Saturday, August 27, 2011

Joy and the Mundane

Cultivating joy. An easy thing to say. An easy thing to do when life is exciting or engaging or fun. A grueling challenge when life is seemingly mundane. A challenge that I will own and love. A challenge that will pierce to the heart of how I choose to view life.

I'm one week into nursing school. My temptation is to say, "Only 59 more weeks to go!" My temptation is to look past all that the next two years have to offer and fix my eyes upon the completion of the goal. My temptation is to only take joy in the opportunity that God has provided for me once I have my degree. My temptation is to ignore that which He has planned and set before me for each moment of this afternoon and the upcoming week.

It is so tempting to look to the next "exciting" part of life: receiving a college degree, marriage, children, career, travelling, settling, retirement, etc. Our culture operates and thrives on this notion. I have done it before; unfortunately more than I can properly record. I would cite it as a strategy to survive the struggle in which one is currently.

Thankfully, that is not how God has called me to live my life. God has called me to find my joy in Him for every moment of every day. He is my supreme delight. He is my ultimate satisfaction. He has asked me and enabled me to seek delight in Him in all struggle and all celebration.

The word "mundane" is often synonymous with lifelessness, thoughtlessness, lacking of excitement. Why do I allow my life to become mundane? Allow me to rephrase that question: Why do I ever choose to view my life as mundane? It isn't. The trees outside are growing and the leaves are green and the bark brown. It doesn't have to be that way. Tress could grow down. Trees don't necessarily have to grow at all but God has provided them. Be amazed by the beauty of a simple leaf once again. Stand in awe of the Creator once again because His hand has allowed such beauty.

This life will be over before I realize it. It is a vapor. As my birthdays pass each year, this becomes more and more evident. If I continue to find my joy in the anticipation of the future circumstances that this life will provide, I will always be dissatisfied. Even more than the dissatisfaction that would plague my life, I would be missing the purpose. My God has saved me that I may know Him. Knowing Him brings deep joy. Knowing Him brings deep satisfaction in any circumstance.

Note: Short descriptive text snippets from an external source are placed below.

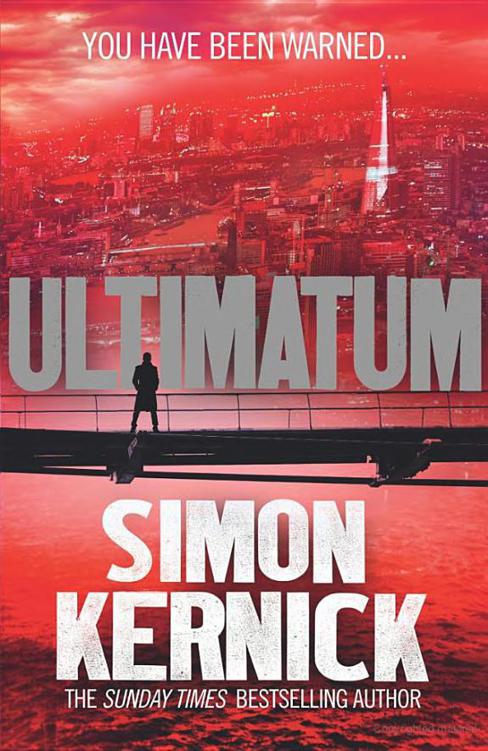 Ultimatum by Simon Kernick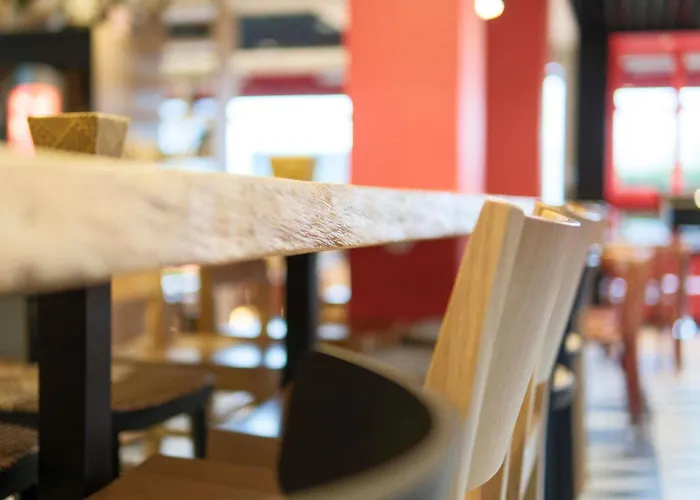 Hotel ibis Strasbourg Sud La Vigie à Ostwald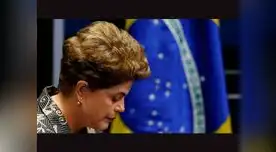 Rousseff fue la primera presidente mujer de Brasil Rousseff fue la primera presidente mujer de Brasil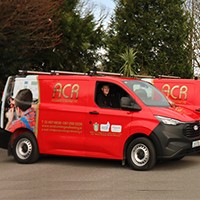 ACR Plumbing and Heating Ltd logo - Similar company to Kamec Engineering
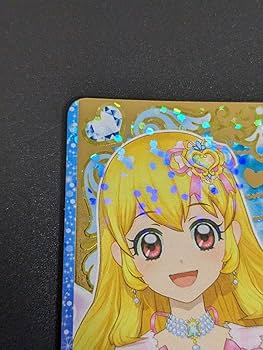 Amazon.co.jp: ブレスオーロラリボンアクセ プロモ アイカツオン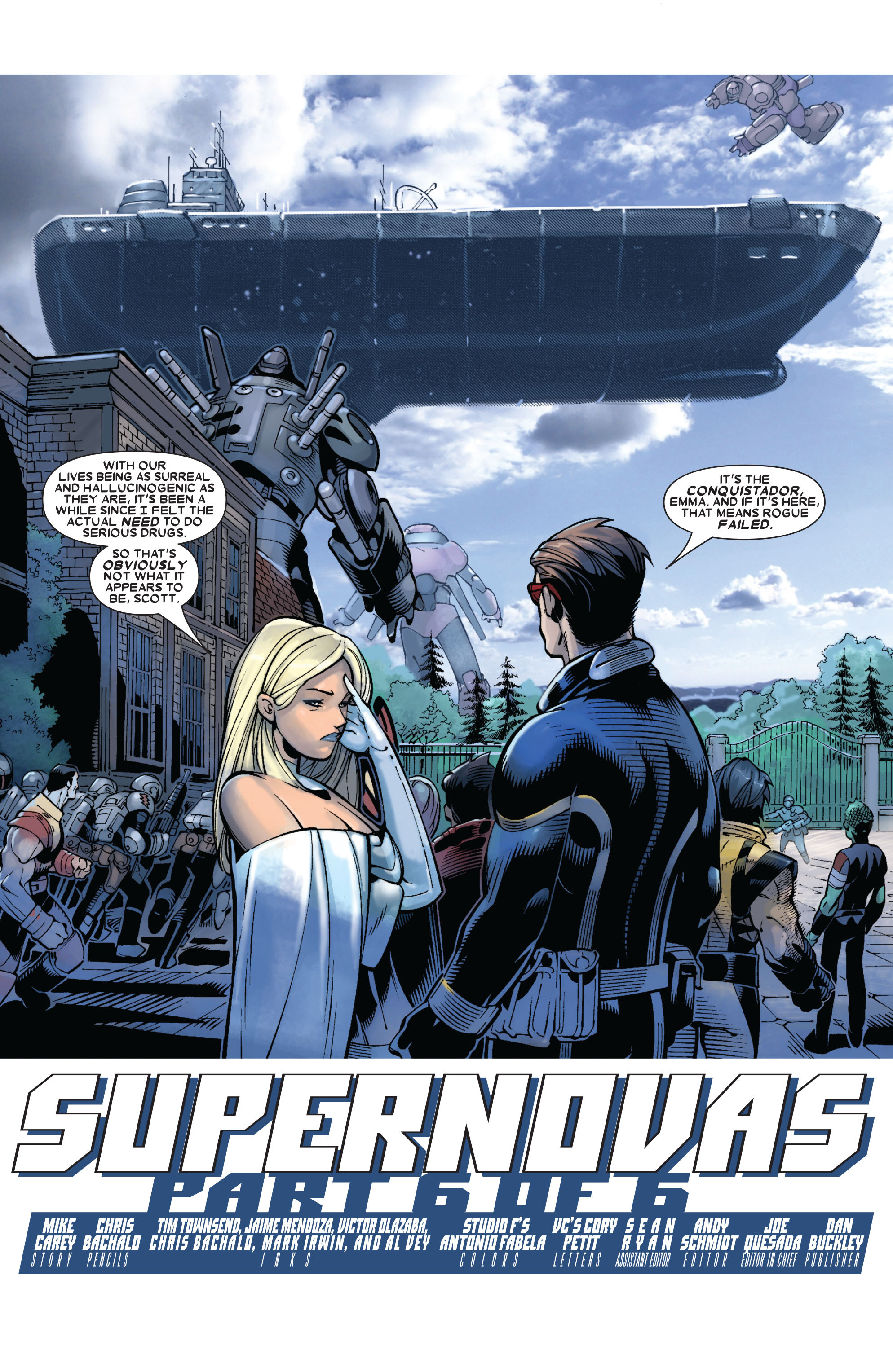 Read online X-Men (1991) comic -  Issue #193 - 3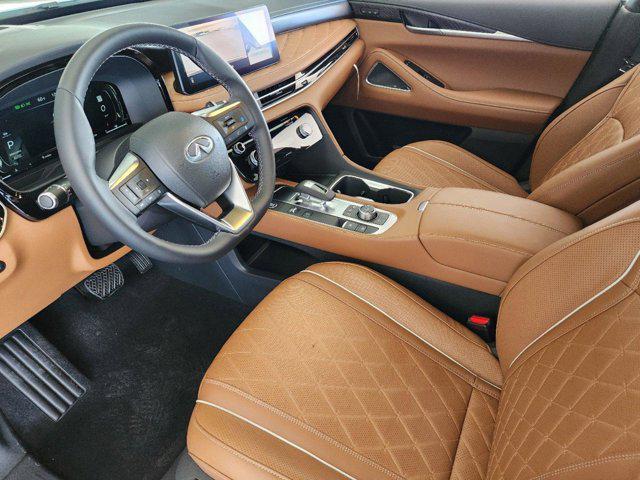 used 2024 INFINITI QX60 car, priced at $62,988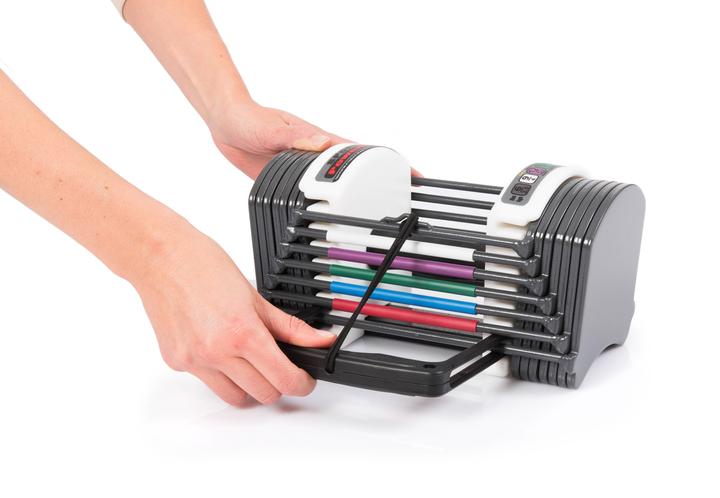 Produktbild PowerBlock Sport 2.4 Hantelpaar (2 x 11 kg)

I choose to rejoice in 150 pages of reading for Theory and Fundamentals because it is where God has me. Where God has me is good because it is where I am most able to glorify Him. I don't use the word "good" as most people would. I use it in reference to that which causes me to turn to my God once again and that which reflects my God. This is good. Moment by moment, I will rejoice in where God has me because it is good.

I will cultivate joy. I will work for it and fight for it. God has set me here specifically and purposely. I will be content because my life is not mundane. It is new and fresh because the gospel is what I stand upon every morning. Viewing life as mundane is not an option because it's not.

2 comments:

Ashlyn said...

Lauren, thank you so much! I feel kind of like a creeper reading your blog :), but I have been SO encouraged by you sharing your struggles and everyday life. Thank you! I see the Lord working in your life in such a clear, beautiful way and I'm so excited for you and the journey He has you. Love you!

Hannah said...

Lauren girl! My mind was kind of blown reading your post...because God has been teaching me the exact same thing. It's almost scary how similar your thoughts/experiences are to mine. I'm praying for you!